## CHY1610: Introduction to Scientific Computing for Chemists
## Dr Daniel Cole
* Room: BEDB.2.29
* email: daniel.cole@ncl.ac.uk

## Frequently Asked Questions

Before we start with Workshop 4, here are the responses to a couple of FAQs from last week:

**Q1.** Is it possible to append to a string? (Recall that we have only covered appending to a list so far).

In [None]:
# Yes!

string1 = "gold"
string2 = "fish"
string3 = string1 + string2
print(string3)

# or we can use augmented assignment as we did before for numbers:
output = ''
output += 'd'
output += 'o'
output += 'g'
print(output)

# or the same idea in a loop
output = ''
for input in 'cat':
    output += input
print(output)

**Q2.** This wasn't really a question, but just a reminder that once a function has been successfully defined, you can use it over and over without typing it all out again (see Q4 from last week).

In [None]:
# Define function

def myfunction(a, b, c):
    """Function to compute a + b - c. User inputs a,b,c."""
    value = a + b - c
    return value

# Now we can use it as often as we like, with different input arguments,
# without altering the function code itself:

print(myfunction(2,3,1))
print("The result of the sum 5 + 4 - 3 is {0}".format(myfunction(5,4,3)))

# We can even use the function in loops:
for i in range(5):
    print(myfunction(i,4,2))

# Or use in additional mathematical operations:
print()
newvalue = 6 - myfunction(10,6,2)
print("New value is {0}".format(newvalue))

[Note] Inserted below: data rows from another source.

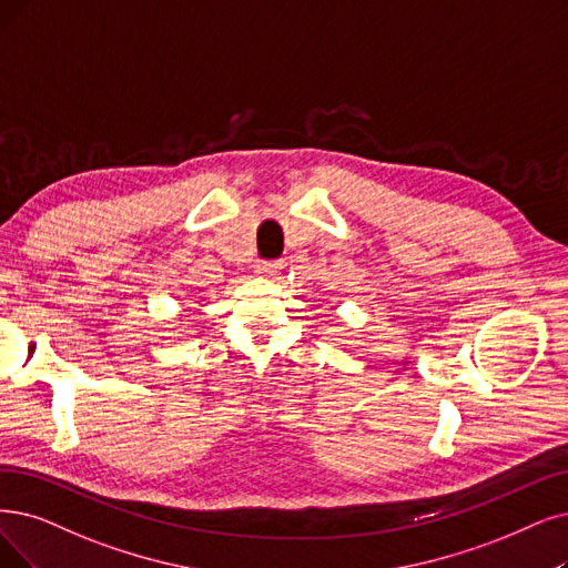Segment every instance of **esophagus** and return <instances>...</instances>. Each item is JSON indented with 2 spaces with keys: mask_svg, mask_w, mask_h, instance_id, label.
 <instances>
[{
  "mask_svg": "<svg viewBox=\"0 0 568 568\" xmlns=\"http://www.w3.org/2000/svg\"><path fill=\"white\" fill-rule=\"evenodd\" d=\"M282 267H284V263H280V261H261L258 265H256V272L261 277H267V280H275L280 272H282Z\"/></svg>",
  "mask_w": 568,
  "mask_h": 568,
  "instance_id": "esophagus-1",
  "label": "esophagus"
}]
</instances>
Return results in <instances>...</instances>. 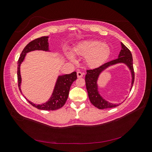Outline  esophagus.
I'll use <instances>...</instances> for the list:
<instances>
[{
  "label": "esophagus",
  "mask_w": 152,
  "mask_h": 152,
  "mask_svg": "<svg viewBox=\"0 0 152 152\" xmlns=\"http://www.w3.org/2000/svg\"><path fill=\"white\" fill-rule=\"evenodd\" d=\"M77 77H78V78H80V77H83L84 73H82V72H81L78 71V72H77Z\"/></svg>",
  "instance_id": "34e87169"
}]
</instances>
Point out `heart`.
Returning a JSON list of instances; mask_svg holds the SVG:
<instances>
[{
    "label": "heart",
    "mask_w": 152,
    "mask_h": 152,
    "mask_svg": "<svg viewBox=\"0 0 152 152\" xmlns=\"http://www.w3.org/2000/svg\"><path fill=\"white\" fill-rule=\"evenodd\" d=\"M110 53L107 45L99 40H91L84 41L74 49L75 55L86 57V63L91 67H96L102 64L108 57ZM68 57L72 61L74 58L69 54Z\"/></svg>",
    "instance_id": "obj_1"
}]
</instances>
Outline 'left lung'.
<instances>
[{"label": "left lung", "instance_id": "left-lung-1", "mask_svg": "<svg viewBox=\"0 0 152 152\" xmlns=\"http://www.w3.org/2000/svg\"><path fill=\"white\" fill-rule=\"evenodd\" d=\"M122 44V49L118 55V58L114 60H112L107 63L103 64L102 65L99 67L95 68L90 70H87V74L85 77L86 86V89L88 93V96L91 103L93 104L95 107L98 109H106L110 108H114L121 104H112L110 103L107 101H105L102 98L98 91V85H97V80L99 73L104 70L106 68L110 65H113L114 64H117L118 63H124L129 68L132 73V86L134 84V71L133 68V63H132V54L125 45L121 43Z\"/></svg>", "mask_w": 152, "mask_h": 152}]
</instances>
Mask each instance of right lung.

## Workshop 4: Plotting, Errors & Computational Modelling.

### Plotting

Now that we know how to read and write from data files, and manipulate data using functions, we may wish to produce plots to visualise the data. You may come across the widely-used *Matplotlib* library. Matplotlib is a very flexible python library for plotting data. Here, however, we will focus on the simpler, but still effective `pylab` package:

In [None]:
import pylab

Note that if you're **not** using the Windows virtual desktop, and the above cell results in an error, you might need to install Matplotlib on your computer (ask if you need advice).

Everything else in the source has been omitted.